> [PROBLEM REQUIREMENTS]
Every line from the one holding "Laney Digbeth 200W" to the end of the entries should be repeated exactly, with the pictures left out.

(Dataset items)

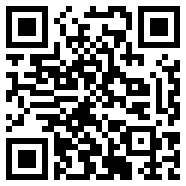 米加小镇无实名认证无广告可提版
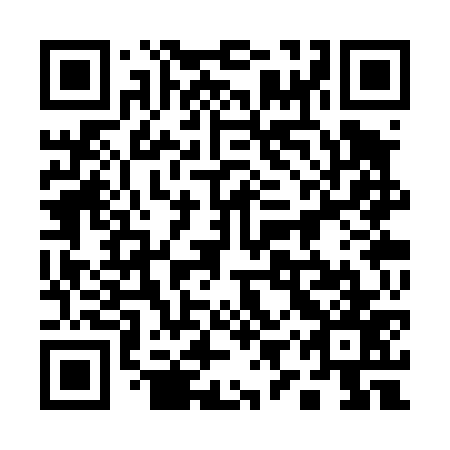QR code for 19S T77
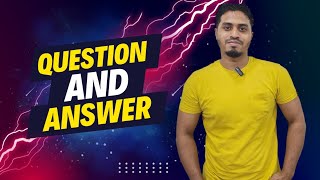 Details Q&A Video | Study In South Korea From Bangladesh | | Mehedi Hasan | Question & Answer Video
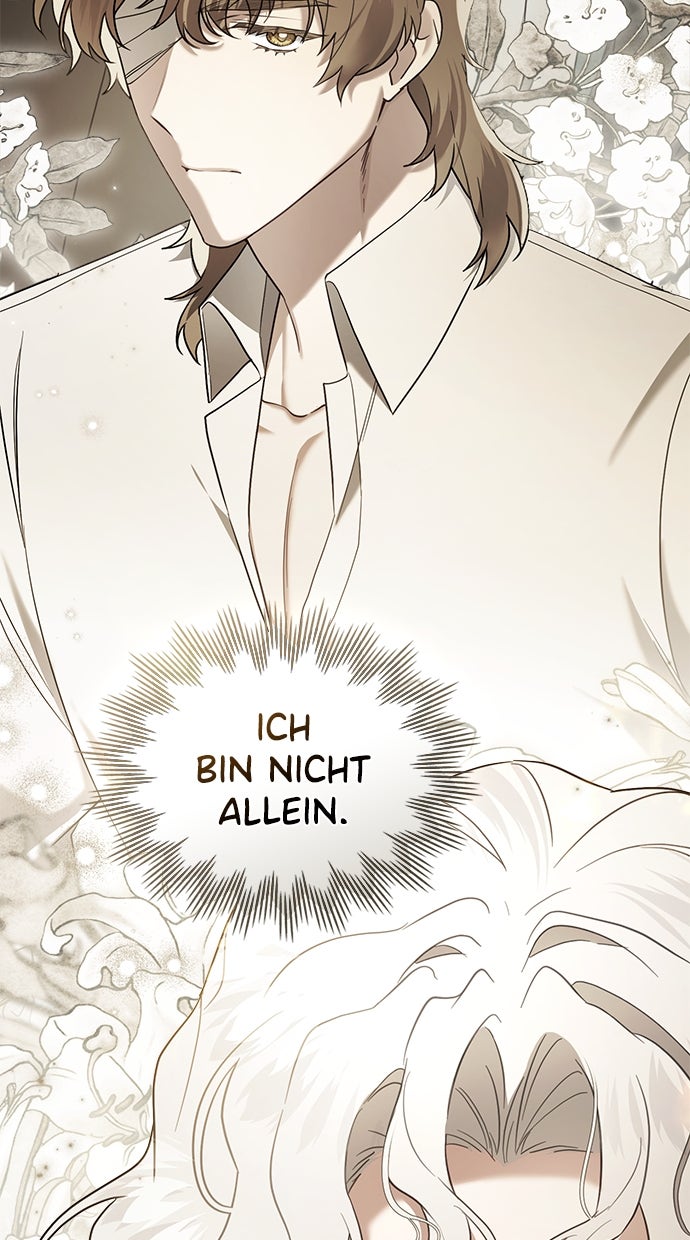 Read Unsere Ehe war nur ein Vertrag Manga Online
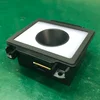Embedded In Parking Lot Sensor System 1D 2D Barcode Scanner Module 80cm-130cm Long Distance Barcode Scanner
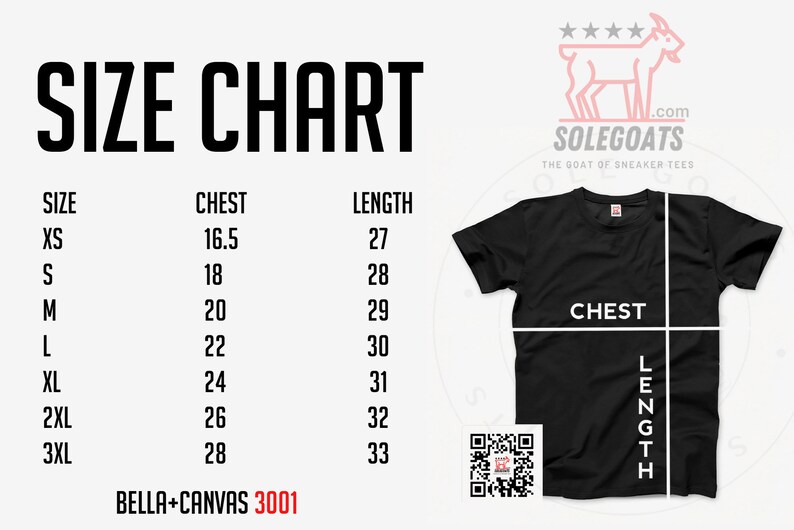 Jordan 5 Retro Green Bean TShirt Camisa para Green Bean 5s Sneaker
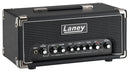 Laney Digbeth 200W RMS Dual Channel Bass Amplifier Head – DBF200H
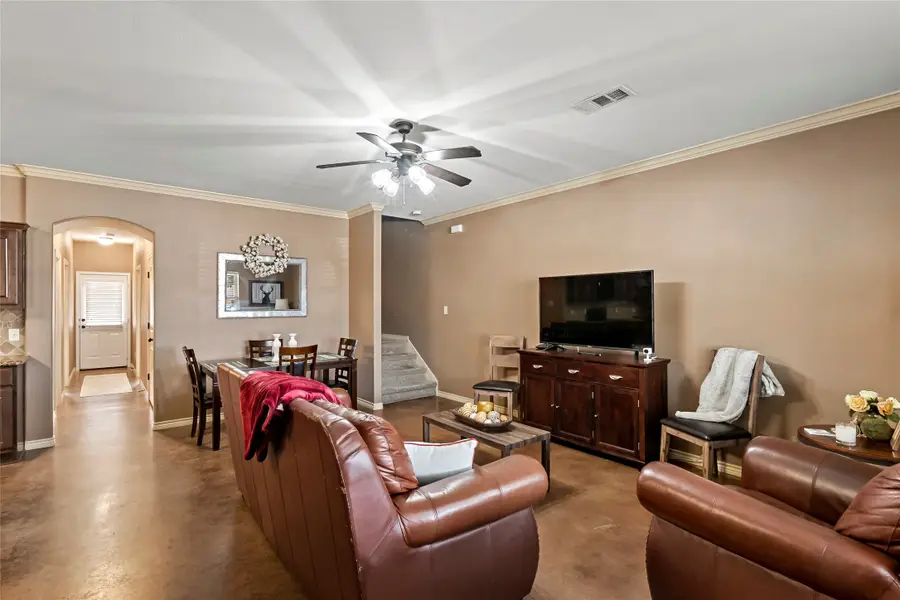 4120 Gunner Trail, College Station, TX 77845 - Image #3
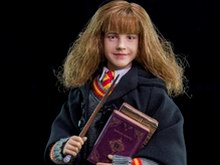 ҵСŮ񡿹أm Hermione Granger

> [EXERCISE OUTPUT]
 Laney Digbeth 200W RMS Dual Channel Bass Amplifier Head – DBF200H
 4120 Gunner Trail, College Station, TX 77845 - Image #3
 ҵСŮ񡿹أm Hermione Granger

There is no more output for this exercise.